2. Define corresponding shape variations over the structure’s boundaries using DVGRID entries.
3. Define the shape boundary conditions using BNDGRID Bulk Data entries. The
BNDGRID-DVGRID entry combination is analogous to the use of SPCDs to impose enforced boundary displacements. The DVGRID entry supplies the enforced variation, much like an SPCD, to the boundary grids specified on the BNDGRID entry (similar to an SPC entry).
Analytic Boundary Shapes
This approach is similar to the geometric boundary shapes method but avoids having to use DVGRID entries on the boundary. Instead, the designer provides an auxiliary model over the boundaries of the structure that are to be changed. This may be a collection of BAR elements along the edges of a two-dimensional structure or a “skin” of plate elements over a three-dimensional part. We often refer to this model over the boundaries as an auxiliary boundary model. The designer then constrains and statically loads the model to produce a shape variation over the boundary, which the code then interpolates to the interior of the structure.
The result is a shape basis vector for optimization.
Benefits
The method is very general, and does not require a geometry-based pre- and postprocessor.
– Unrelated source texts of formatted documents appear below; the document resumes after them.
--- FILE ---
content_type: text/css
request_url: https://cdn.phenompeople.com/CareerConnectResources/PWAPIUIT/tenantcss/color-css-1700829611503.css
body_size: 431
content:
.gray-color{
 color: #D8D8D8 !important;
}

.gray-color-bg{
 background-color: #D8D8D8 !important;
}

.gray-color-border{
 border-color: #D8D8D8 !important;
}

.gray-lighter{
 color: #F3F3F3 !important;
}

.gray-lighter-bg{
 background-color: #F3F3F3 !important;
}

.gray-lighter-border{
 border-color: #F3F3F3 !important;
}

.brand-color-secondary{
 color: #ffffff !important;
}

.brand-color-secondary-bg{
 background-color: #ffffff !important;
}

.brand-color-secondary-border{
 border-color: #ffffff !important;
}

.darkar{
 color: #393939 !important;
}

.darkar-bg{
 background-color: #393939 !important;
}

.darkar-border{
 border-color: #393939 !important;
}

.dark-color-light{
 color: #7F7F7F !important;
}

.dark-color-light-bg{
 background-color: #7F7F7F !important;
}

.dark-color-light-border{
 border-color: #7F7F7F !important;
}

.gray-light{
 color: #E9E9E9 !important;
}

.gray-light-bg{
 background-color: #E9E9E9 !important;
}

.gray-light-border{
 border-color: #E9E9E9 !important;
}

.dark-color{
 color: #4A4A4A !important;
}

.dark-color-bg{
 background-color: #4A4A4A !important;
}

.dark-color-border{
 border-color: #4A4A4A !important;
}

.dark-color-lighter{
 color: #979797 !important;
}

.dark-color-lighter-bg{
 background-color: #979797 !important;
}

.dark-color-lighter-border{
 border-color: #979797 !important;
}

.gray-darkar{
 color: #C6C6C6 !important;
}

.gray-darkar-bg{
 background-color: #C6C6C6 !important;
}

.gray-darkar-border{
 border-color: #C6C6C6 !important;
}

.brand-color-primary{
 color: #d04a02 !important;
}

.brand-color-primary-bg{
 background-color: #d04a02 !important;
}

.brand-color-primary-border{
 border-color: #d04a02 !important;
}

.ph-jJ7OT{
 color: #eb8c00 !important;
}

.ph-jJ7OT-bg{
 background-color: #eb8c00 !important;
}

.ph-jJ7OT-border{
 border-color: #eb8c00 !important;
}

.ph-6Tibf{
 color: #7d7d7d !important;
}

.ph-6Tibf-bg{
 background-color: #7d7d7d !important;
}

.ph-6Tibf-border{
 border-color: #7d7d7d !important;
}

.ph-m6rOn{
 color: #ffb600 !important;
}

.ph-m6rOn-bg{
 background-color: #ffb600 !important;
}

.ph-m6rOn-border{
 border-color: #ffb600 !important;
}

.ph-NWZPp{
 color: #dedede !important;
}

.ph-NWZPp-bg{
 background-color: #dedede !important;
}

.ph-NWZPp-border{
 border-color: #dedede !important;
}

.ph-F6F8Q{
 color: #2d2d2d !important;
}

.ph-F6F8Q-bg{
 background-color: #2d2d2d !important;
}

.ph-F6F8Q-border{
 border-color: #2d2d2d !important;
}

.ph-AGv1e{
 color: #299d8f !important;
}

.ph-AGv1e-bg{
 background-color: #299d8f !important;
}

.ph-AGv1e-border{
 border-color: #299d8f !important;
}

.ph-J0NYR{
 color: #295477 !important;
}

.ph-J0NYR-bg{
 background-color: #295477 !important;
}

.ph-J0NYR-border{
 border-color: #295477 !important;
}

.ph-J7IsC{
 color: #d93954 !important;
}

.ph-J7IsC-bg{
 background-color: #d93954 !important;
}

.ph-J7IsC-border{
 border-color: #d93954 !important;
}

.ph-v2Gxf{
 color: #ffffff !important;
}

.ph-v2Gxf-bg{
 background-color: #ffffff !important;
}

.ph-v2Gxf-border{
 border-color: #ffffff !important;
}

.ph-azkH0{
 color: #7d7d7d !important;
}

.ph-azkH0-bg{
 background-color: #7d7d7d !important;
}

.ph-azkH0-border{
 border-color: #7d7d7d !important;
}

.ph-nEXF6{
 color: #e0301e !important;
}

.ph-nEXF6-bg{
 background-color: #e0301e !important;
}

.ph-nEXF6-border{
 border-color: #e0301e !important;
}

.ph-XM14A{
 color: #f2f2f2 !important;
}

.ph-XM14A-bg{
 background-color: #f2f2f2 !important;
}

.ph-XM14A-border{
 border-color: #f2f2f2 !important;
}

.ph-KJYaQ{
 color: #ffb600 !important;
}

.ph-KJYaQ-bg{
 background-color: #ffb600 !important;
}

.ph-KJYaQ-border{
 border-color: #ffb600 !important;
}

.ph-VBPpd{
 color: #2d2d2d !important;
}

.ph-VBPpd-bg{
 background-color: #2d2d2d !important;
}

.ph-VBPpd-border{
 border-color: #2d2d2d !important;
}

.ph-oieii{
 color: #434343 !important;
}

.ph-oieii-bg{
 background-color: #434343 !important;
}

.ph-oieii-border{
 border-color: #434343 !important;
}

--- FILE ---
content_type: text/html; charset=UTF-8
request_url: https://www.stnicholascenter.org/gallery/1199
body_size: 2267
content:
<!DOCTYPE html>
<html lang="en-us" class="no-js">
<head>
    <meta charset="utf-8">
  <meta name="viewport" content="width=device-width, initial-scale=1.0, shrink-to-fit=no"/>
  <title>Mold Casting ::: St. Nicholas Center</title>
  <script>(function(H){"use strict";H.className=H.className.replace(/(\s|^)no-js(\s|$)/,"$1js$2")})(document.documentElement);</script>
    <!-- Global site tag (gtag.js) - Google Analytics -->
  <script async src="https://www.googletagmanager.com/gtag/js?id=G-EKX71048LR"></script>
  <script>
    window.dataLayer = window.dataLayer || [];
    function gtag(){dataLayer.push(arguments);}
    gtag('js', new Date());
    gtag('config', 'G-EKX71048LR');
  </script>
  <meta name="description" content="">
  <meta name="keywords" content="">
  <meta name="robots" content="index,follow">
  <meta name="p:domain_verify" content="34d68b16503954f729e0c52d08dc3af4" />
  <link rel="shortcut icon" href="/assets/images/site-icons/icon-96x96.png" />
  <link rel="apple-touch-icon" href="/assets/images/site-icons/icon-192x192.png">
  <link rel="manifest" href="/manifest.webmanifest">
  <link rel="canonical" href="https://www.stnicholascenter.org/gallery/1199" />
The user interface is entirely within the NX Nastran environment. Shape basis vectors are updated on every design cycle, reducing the problems associated with mesh distortion for large shape changes.
Drawbacks
Some creativity is often required in the selection of loads and boundary conditions for the auxiliary boundary models. However, any combination of static loading available in NX Nastran can be used; point loads (FORCE), enforced displacements (SPCD), thermal loads (TEMP), pressure loads (PLOAD), and so on, can all be used to generate the desired shapes.
Checklist
1. Define auxiliary boundary models using one additional Bulk Data Section for each model.
These sections are identified with the command, BEGIN BULK AUXMODEL = n where n is the auxiliary boundary model ID.
2. Select loading and boundary conditions in Case Control using AUXCASE and AUXMODEL = n to define the auxiliary boundary model Case Control Sections.
3. Define the shape boundary conditions on the actual structure using BNDGRID Bulk Data entries. (The actual structure is often referred to as the primary structure.) In addition to defining the connection points with the auxiliary boundary model, the BNDGRID entries define those boundaries that are invariant during shape optimization.
4. Define the shape design variables using DESVAR entries, and relate these to the shape basis vectors (which the code will compute) with DVSHAP entries.